Reprodução redes sociais

 

Mel 

“Desde a mais remota Antiguidade, o mel esteve sempre ligado à história dos homens, e à dos deuses também.(…) No Egito, era usado para embalsamar mortos ilustres. E, na Palestina, simbolizava fartura. ‘Terra de trigo e cevada, de vinhas, figueiras e romãzeiras, terras de oliveira, de azeite e de mel’ (Dt 8,8) (…) Canaã, a Terra Prometida, seria essa ‘terra que mana leite e mel’ (Nm 14,8).” 
 

Sal

“Nenhum alimento carrega mais simbolismo do que o sal. É assim desde as mais antigas civilizações. E também na Bíblia. O recém-nascido é purificado com ele. ‘Por ocasião do teu nascimento, ao vires ao mundo, não cortaram teu cordão umbilical, não foste lavada para tua purificação, não foste esfregada com sal’ (Ez 14,4). É sinal de sabedoria, “a vossa palavra seja sempre agradável, temperada com sal (Cl 4,6). E de amor ao próximo, ‘o sal é bom (…) Tende sal em vós mesmos e vivei em paz uns com os outros’ (Mc 9,50).”
 

Leite e derivados

“Na Bíblia, há numerosas referências ao leite.
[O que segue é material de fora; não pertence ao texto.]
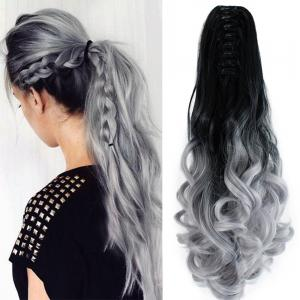 TODO 20 inch Ombre Claw 7-piece 16-clip Synthetic Hair Extensions - GREY+BLACK 20INCH
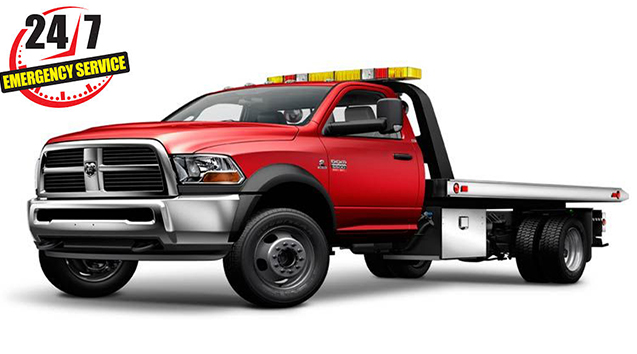 tow truck littleton co2 copy 1 Cheap Roadside Assistance Service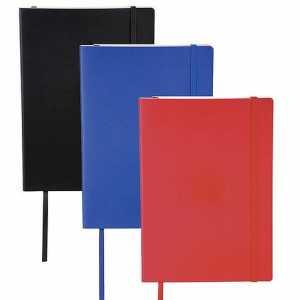 Pedova Large Ultra Soft Bound JournalBook CAJB1006BK Black Blue Red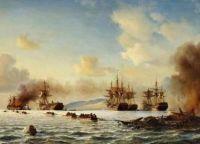 Экспонат, Битва Гран-Порт - картина Антона Melbye 1859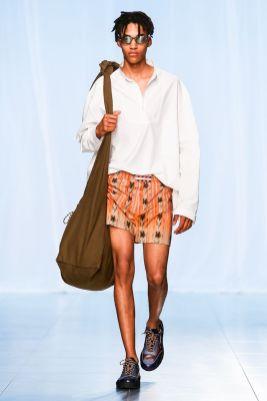 Qasimi Menswear Spring Summer 2019 London1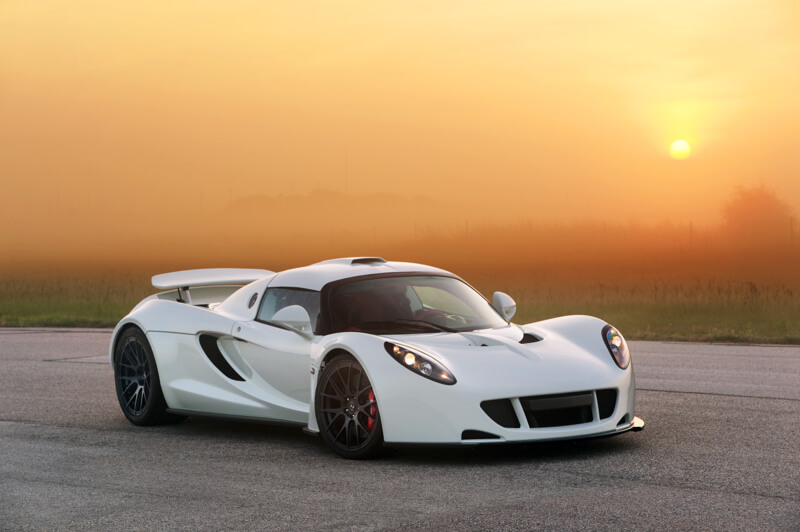 Hennessey Venom GT - An Outstanding Super Car - $ 960.000 | via pursuitist.com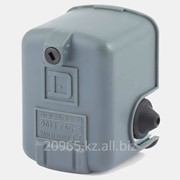 Реле давления FGS/2-D901- с датчиком сухого хода фото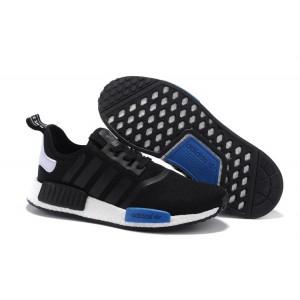 Venta Adidas Originals NMD High Top Hombre Mujer Zapatillas Negras Royal Azul S79162 España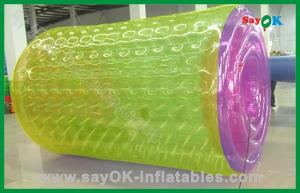 China PVC Funny Inflatable Water Roller Customized For Advertisement on sale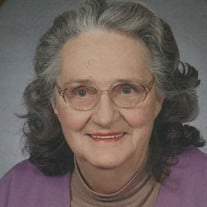 Veva  Eileen  Dittemore Robertson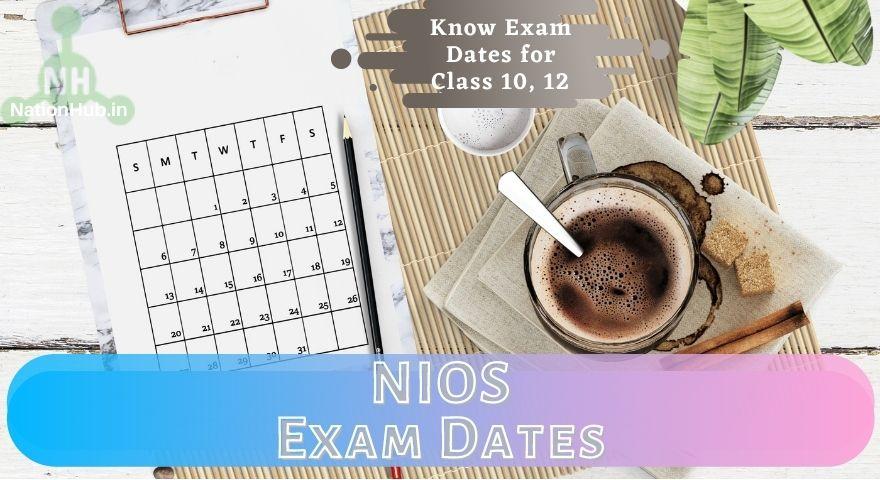 NIOS Exam Date Featured Image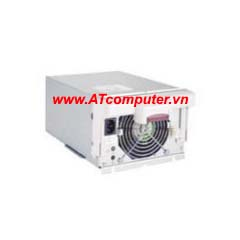 IBM 370W Power Supply Hot plug, For X255 , Part: 31P6133, 24P6850, 24P6849, AA21650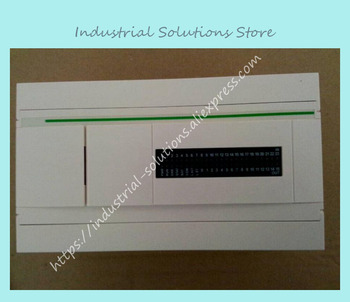 TWDLCDE40DRF AC And DC 24 Point Input 14 Point Relay 2 Point Transistor Output Ethernet Port New Brand Original фото
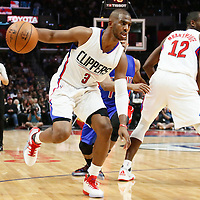 07 November 2016: Los Angeles Clippers guard Chris Paul (3) drives during the LA Clippers 114-82 victory over the Detroit Pistons, at the Staples Center, Los Angeles, California, USA.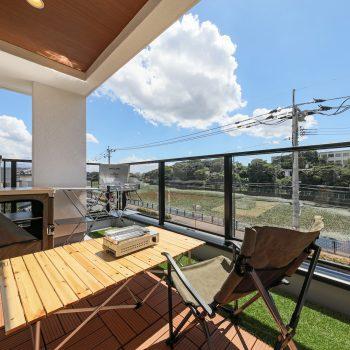 建売住宅で楽しむアウトドア イメージ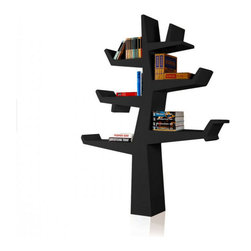 Modern Bookcase, Black - This modern bookcase holds books, objects and souvenirs in an unusual, simplified tree shape.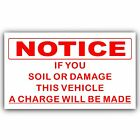 If You Soil,Mess,Damage this Vehicle Sticker -Taxi,Minicab Cab Driver Car Sign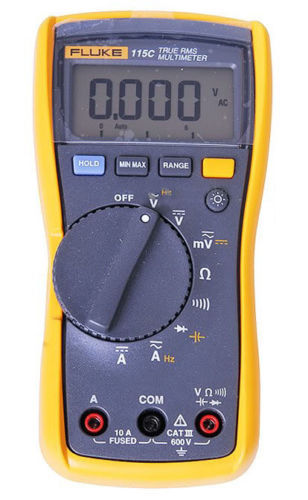 Fluke 115C True RMS Field Multimeter 1000uF Backlight Digital Multimeter Meter Field Multimeter 1000uF Backlight F115C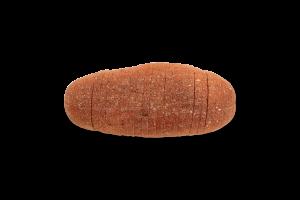 Хліб нарізний Дарницький Лакітка м/у 700г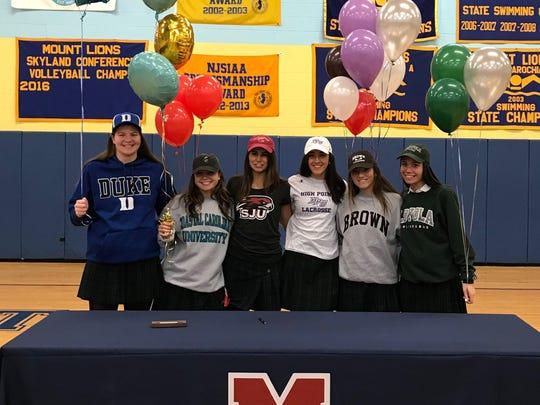 Pictured (left to right) in the gymnasium at Mount Saint Mary Academy: Shayna Hollander, Jennah Santiago, Samantha Tush, Emma Genovese, Alaina Parisella and Maria Jaeckel.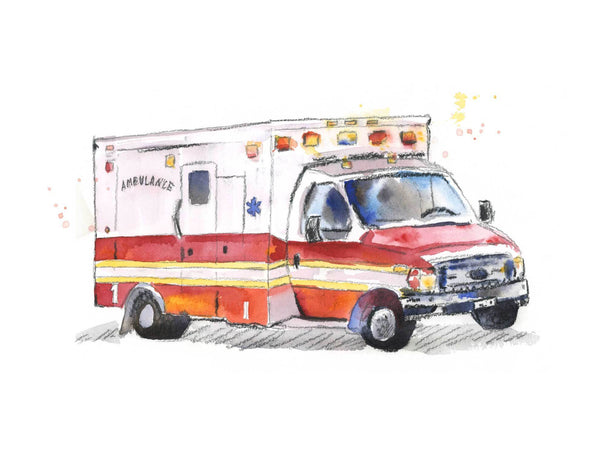 ambulance art for boys room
Talvez por conta da escassez de água e de sua má qualidade, nas terras áridas ou semiáridas da Palestina (e seu entorno), era usado, por muitas vezes, apenas para matar a sede. ‘Comerão teus frutos e beberão teu leite’ (Ez 25, 4). A escolha, nos primeiros tempos, dependia menos do gosto e mais do animal disponível no curral. (…) Derivados do leite – coalhada, manteiga, queijo – são, também, referidos na Bíblia. É que o leite, àquele tempo, frequentemente talhava, sem que se compreendesse a razão”.
 

Água

“No início do Gênesis, ‘um sopro de Deus agitava a superfície das águas’ (Gn 1, 2). Ele disse: ‘Haja um firmamento no meio das águas e que ele separe as águas das águas’ (Gn 1,6), e que as ‘águas que estão sob o céu se reúnam num só lugar e que apareça o continente’ (Gn 1,9). Deus, depois, ‘chamou ao continente terra e à massa das águas, mares’ (Gn 1,10). (…) Em muitas passagens da Bíblia, se vê a importância da água. Moisés foi retirado dos ‘juncos, à beira do Rio’ (Ex 2,3).”